刑海棠感到有些莫名其妙,想了想没回答,而是问:“我们俩能坐下来好好聊聊吗?”
两人来到一家咖啡馆,都对着面前那一杯冒着热气的咖啡不语。
刑海棠一向做事雷厉风行,但这时也不由得感到尴尬,难以启齿。
他往自己的咖啡里慢慢夹入两块方糖,然后抬头与沈古吟对视,问道:“时断川……过得怎么样?”
“关你什么事?”
沈古吟这话一出口,刑海棠眼里就充斥着悲伤和闪躲,他再也说不出时断川是他男人的这种话了。
“你们现在不是分开了吗?你从七医辞职了,难道不是为了远离时断川吗?既然你选择离开,那你这样又是干什么?”

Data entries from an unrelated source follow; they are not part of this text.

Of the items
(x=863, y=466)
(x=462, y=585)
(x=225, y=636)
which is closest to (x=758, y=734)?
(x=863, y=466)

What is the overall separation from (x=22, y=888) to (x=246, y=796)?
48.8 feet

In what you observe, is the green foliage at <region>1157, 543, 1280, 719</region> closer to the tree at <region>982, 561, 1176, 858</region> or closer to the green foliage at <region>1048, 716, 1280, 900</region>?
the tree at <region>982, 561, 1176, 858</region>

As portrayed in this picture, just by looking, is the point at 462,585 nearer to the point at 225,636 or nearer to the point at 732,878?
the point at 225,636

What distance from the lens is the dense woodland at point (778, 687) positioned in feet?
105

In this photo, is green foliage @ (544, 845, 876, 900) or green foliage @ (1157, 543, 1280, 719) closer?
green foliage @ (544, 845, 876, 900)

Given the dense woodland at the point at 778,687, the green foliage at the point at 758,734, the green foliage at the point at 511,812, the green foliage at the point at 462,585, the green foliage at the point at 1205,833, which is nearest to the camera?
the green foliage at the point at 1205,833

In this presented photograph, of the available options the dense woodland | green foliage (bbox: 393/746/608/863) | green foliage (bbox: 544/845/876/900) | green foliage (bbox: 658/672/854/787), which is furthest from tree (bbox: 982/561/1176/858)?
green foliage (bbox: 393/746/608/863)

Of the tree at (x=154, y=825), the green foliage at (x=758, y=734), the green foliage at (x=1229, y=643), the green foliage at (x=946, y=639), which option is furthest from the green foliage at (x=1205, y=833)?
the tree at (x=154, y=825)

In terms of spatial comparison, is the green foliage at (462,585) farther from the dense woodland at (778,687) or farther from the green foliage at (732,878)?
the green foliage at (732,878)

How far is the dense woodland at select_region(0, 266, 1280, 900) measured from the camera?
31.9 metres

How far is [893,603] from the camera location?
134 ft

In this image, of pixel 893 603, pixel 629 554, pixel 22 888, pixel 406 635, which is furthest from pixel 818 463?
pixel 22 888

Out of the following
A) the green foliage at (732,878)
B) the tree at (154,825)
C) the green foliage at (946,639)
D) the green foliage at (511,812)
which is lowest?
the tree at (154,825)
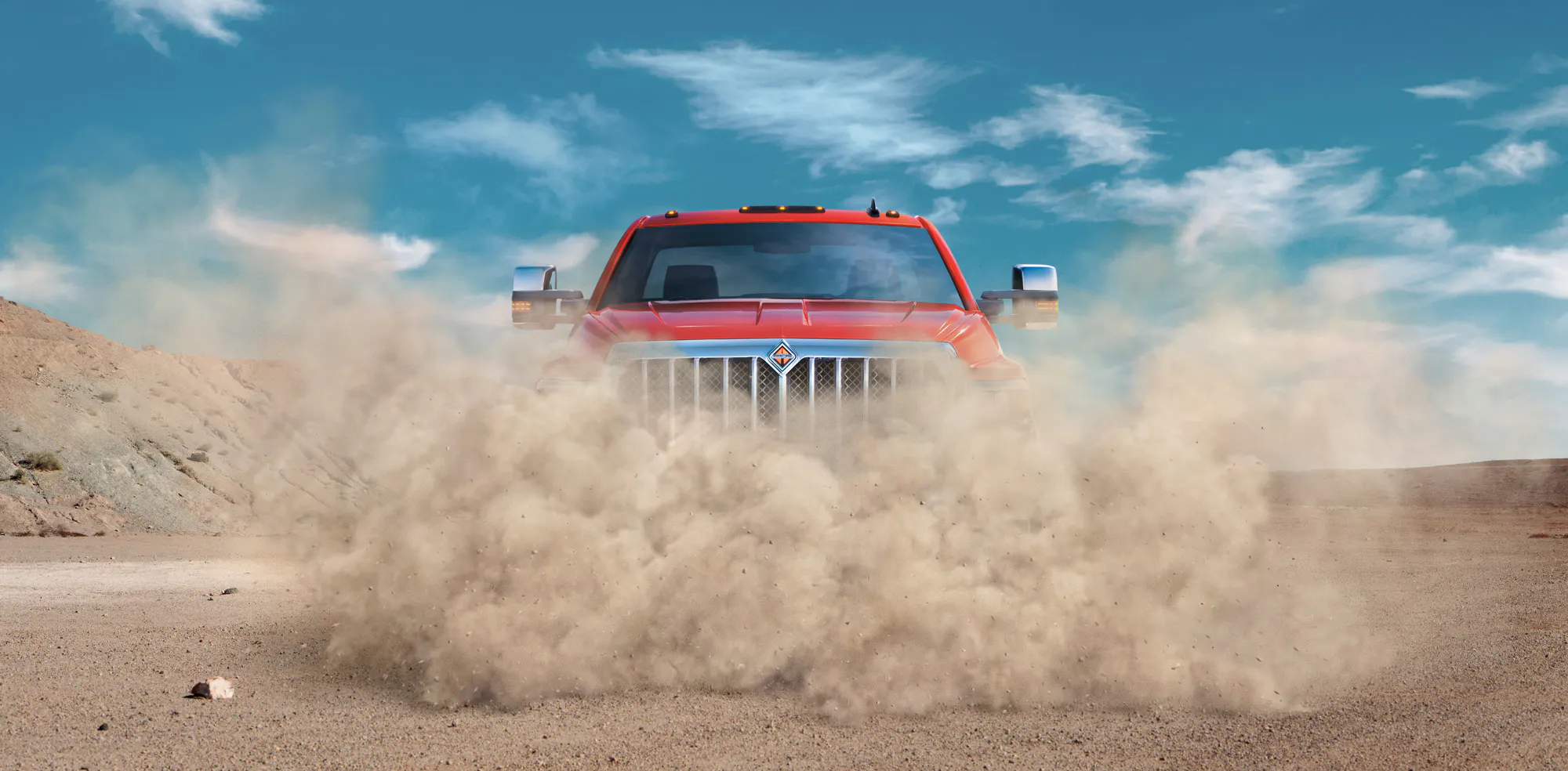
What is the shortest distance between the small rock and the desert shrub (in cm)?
2318

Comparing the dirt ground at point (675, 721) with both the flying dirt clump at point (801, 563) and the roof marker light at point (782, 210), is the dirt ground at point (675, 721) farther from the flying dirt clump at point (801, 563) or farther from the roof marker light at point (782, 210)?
the roof marker light at point (782, 210)

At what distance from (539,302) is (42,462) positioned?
23.3 metres

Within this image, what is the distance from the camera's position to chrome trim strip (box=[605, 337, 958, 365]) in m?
5.75

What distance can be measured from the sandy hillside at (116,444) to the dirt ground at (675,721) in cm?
1722

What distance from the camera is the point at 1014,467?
5547 millimetres

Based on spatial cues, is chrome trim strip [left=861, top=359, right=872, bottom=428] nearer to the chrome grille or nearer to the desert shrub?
the chrome grille

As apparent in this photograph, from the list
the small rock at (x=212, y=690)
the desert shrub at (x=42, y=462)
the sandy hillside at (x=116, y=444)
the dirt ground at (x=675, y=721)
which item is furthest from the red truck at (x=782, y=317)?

“……我……我就是回来看看,看他过得好我就立马离开。”
沈古吟举起咖啡杯喝了一口,又放下,“时断川……他过得不好,然后呢,你打算怎么办?”
“为什么?”刑海棠猛地抬头,“他为什么过得不好?”
沈古吟把身子往后倚了倚,低下眉,“我不知道,应该是因为你。”
“……”
又是一阵沉默。
沈古吟掏出手机,把最近时断川的心理报告调了出来,“从你离职开始,他的心理情况就一直下降着,而过了十一月三日,更是沉到了谷底,我猜你就是在他生日这一天回来的是吗?你们俩之间又发生了什么?”
刑海棠大脑高速运转,怀疑着,“……我是回来了……但是他不应该知道啊……”
“不应该?那也是有可能是吗?”沈古吟把手机一按黑了屏,真相大白,自己的猜想被证实。
“我不是一位好的心理医生,这么多年来,我承认我对时断川束手无策。他需要你,需要你坚定不移地、安静地陪伴着他。而你这个身份谁也无法代替,我拜托你了。我不能强迫让他揭开他的伤疤,血淋淋地给我看,然后虚假地以医生之名空洞地开导他,而你可以,你可以去实实在在地触摸到他,因为爱从来都不是强迫。”
“喂,许洱,今晚我就不和你们一起吃饭了……嗯,我有事。”刑海棠给许洱打完电话,就准备回自己的家。
从十六岁到如今的二十七岁,他们俩还是没有把话说开吗?还是自己又在垂死挣扎?
他在车上想了不知道多长时间,只知道自己再出来时,外面的天已经暗了下来。
晚上七点,时断川也应该回家了,他抬手忐忑地正在敲时断川的家门,身后就传来了一阵脚步声。
刑海棠的心随着这阵声音震了一下又一下,浑身僵住在原地,不敢回头,敲门的手也被定格在半空中悬浮着。
脚步声越来越近。
“请问你是这家主人的朋友吗?”直到这陌生的声音传来,刑海棠才深深松了一口气。
他慌忙错乱地转身,混沌地点着头,双手捧过这个快递箱,“是……是……。”
快递小哥笑了笑,“那麻烦您转交一下了,谢谢。”
“好。”
刑海棠望向那静静的门,他知道时断川不在家,但现在这个快递箱正好又是一个好挑头。
他给时断川认真编写好短信:“断川,我回来了。刚刚有个快递送到你家门口,我怕放在那里不安全,就先放在我家了,等会儿你回来,我给你送过去。”
刑海棠进了自己家门,正打算外卖些食材来下厨,然后就把快递箱放在桌上,却感受到手心传来的一种黏糊糊、湿润的触感。
他抬手一看,他的双手已经被血水覆盖住,一股血腥味扑入鼻腔。
在灯光晃眼下,视野里红与黑参杂,他的身体摇摇欲坠。